В. Немирович-Данченко. Русское Слово
В одном из кавалерийских набегов генерала Самсонова к Сеньючену в конце июня месяца драгуны, и если не ошибаюсь, все тот же молодчина унтер-офицер Волков, погнали японский разъезд 4-го кавалерийского полка. Драгунам удалось подстрелить лошадь, и японец со всего маха шмякнулся о землю головой и разбился. Лежит. Драгуны подскочили к нему, подняли. Живой. Забрали и повезли на казачью заставу… Драгун дорогой очнулся. Собралась толпа, усадили японца в центр, стали беседовать.
— Надо бы его, паря, однако, до генерала доставить, — деловито сказал бородач, старший поста, урядник, лет не менее сорока.
— Погодите маленько, Иван Тимофеевич, человек шибко разбился, еле ноги волочит, куда его везть, дайте мало-мало оправиться. Пусть вздохнет свободно грудью.
— Ну, ладно. Угостить его надо. Поди-ка болезный не емши сколько дней.
«Неприятель» сидел в кругу казаков и озирался, охая и хватаясь за голову. А казаки, позабывши о том, что это неприятель, смотрели на него сочувственно и с сожалением.
— Что, брат, попался… Это ничего. Ты не бойся. Мы тебя не обидим, — говорил один из казаков с рыжей короткой бородкой.

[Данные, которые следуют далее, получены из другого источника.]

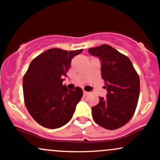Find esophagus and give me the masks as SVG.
Listing matches in <instances>:
<instances>
[{
  "instance_id": "obj_1",
  "label": "esophagus",
  "mask_w": 160,
  "mask_h": 160,
  "mask_svg": "<svg viewBox=\"0 0 160 160\" xmlns=\"http://www.w3.org/2000/svg\"><path fill=\"white\" fill-rule=\"evenodd\" d=\"M83 95H84V96H86L87 95H88V92L84 90V91H83Z\"/></svg>"
}]
</instances>
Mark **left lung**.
<instances>
[{
  "label": "left lung",
  "mask_w": 160,
  "mask_h": 160,
  "mask_svg": "<svg viewBox=\"0 0 160 160\" xmlns=\"http://www.w3.org/2000/svg\"><path fill=\"white\" fill-rule=\"evenodd\" d=\"M88 52L102 62V78L105 81L106 98L92 108L95 122L106 129H118L131 119L137 107L140 81L127 56L108 44L92 48Z\"/></svg>",
  "instance_id": "obj_1"
}]
</instances>
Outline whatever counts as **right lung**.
I'll return each mask as SVG.
<instances>
[{
  "instance_id": "right-lung-1",
  "label": "right lung",
  "mask_w": 160,
  "mask_h": 160,
  "mask_svg": "<svg viewBox=\"0 0 160 160\" xmlns=\"http://www.w3.org/2000/svg\"><path fill=\"white\" fill-rule=\"evenodd\" d=\"M82 49L52 48L31 61L23 78L24 104L32 118L48 129L62 127L70 121L83 92L79 87L68 90L63 76L72 59Z\"/></svg>"
}]
</instances>
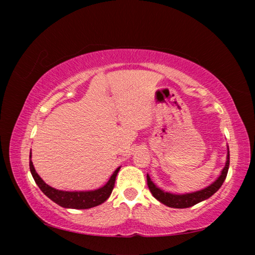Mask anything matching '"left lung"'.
Segmentation results:
<instances>
[{"instance_id": "8db88e82", "label": "left lung", "mask_w": 255, "mask_h": 255, "mask_svg": "<svg viewBox=\"0 0 255 255\" xmlns=\"http://www.w3.org/2000/svg\"><path fill=\"white\" fill-rule=\"evenodd\" d=\"M228 167H230V149L227 147V158L226 163L224 169L222 170L221 175L218 176L217 180L214 181L213 183L205 189H201L199 191L191 192V193H184V195H175V193L166 192L163 191L162 189L157 188L154 182L150 180L149 175L147 174V185L149 188V191L152 192L154 198L162 202L167 207H171V208H189V207H192L199 202L208 199L209 197L214 195L215 192L218 191V189L222 187V184L225 181L228 172Z\"/></svg>"}]
</instances>
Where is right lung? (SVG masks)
Returning a JSON list of instances; mask_svg holds the SVG:
<instances>
[{
    "instance_id": "1",
    "label": "right lung",
    "mask_w": 255,
    "mask_h": 255,
    "mask_svg": "<svg viewBox=\"0 0 255 255\" xmlns=\"http://www.w3.org/2000/svg\"><path fill=\"white\" fill-rule=\"evenodd\" d=\"M30 158H31V153H30ZM30 172H31L34 182L37 183L38 187L45 195L53 200L55 204L59 205L64 208H72V209H89L92 207L99 206L105 202L108 198L110 197L112 190L115 187L116 176L120 170V166L114 172V174L110 176L108 182L103 187L97 190H91V191H62L55 188H51L50 185L45 183L38 173L34 170L32 161H29Z\"/></svg>"
}]
</instances>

— Штаны красные, зеленый лампас, — говорил другой, — куртка аккуратная, ничего, чисто «ходит» ихняя армия.
Японца потрогали, один молодой казак даже ущипнул его.
— А ничего, крепкий народ, — сказал он, — мелкий, а крепкий, воевать может. Ей-Богу — он молодец. Ты, паря, кушать хочешь? Не бойся, что, мол, — казаки. Мы — тоже люди. Войну понимаем. В плен попался, — нам тебя жаль. Мы это понимаем. Худо есть. Ты, может, по-китайски можешь? Пухау…
Японец стонал и хватался за голову. Видно, сильно разбился.
— Что, брат, больно. Ничего, фельдшер вылечит. Ты, паря, не бойся, что, мол, — казаки. Мы — тоже люди. Войну понимаем. В плен попался, — нам тебя жаль. Мы это понимаем. Худо есть. Ты, может, по-китайски можешь? Пухау…
Но пленный и по-китайски ничего не знал. Он все стонал и показывал на голову.
— Болит? Больно? Чего — пухау… Худо есть. Понимаем… А что, паря, ежели бы ему водки? Водка, чай, вылечит.
Предложение «братана» одобрили.
Достали водки (она как-то у казаков бывает); поднесли. Японцу угощение понравилось.
— Что, брат, япоша, хорошо! Шанго. Русски водка.
Японец пил и одобрительно кивал головой. Головная боль у него затихла, клонило ко сну.
— Ну поспи, брат, это тоже хорошо.
Пленному постлали соломы, накрыли шинелью, дали подушку, и он крепко заснул.
— Жалкий народ, — сказал урядник. — На верную смерть идут. Неужели же не понимают, что все это ни к чему?!
— Надеются… — проговорил кто-то у костра, над которым висели котелки с чаем.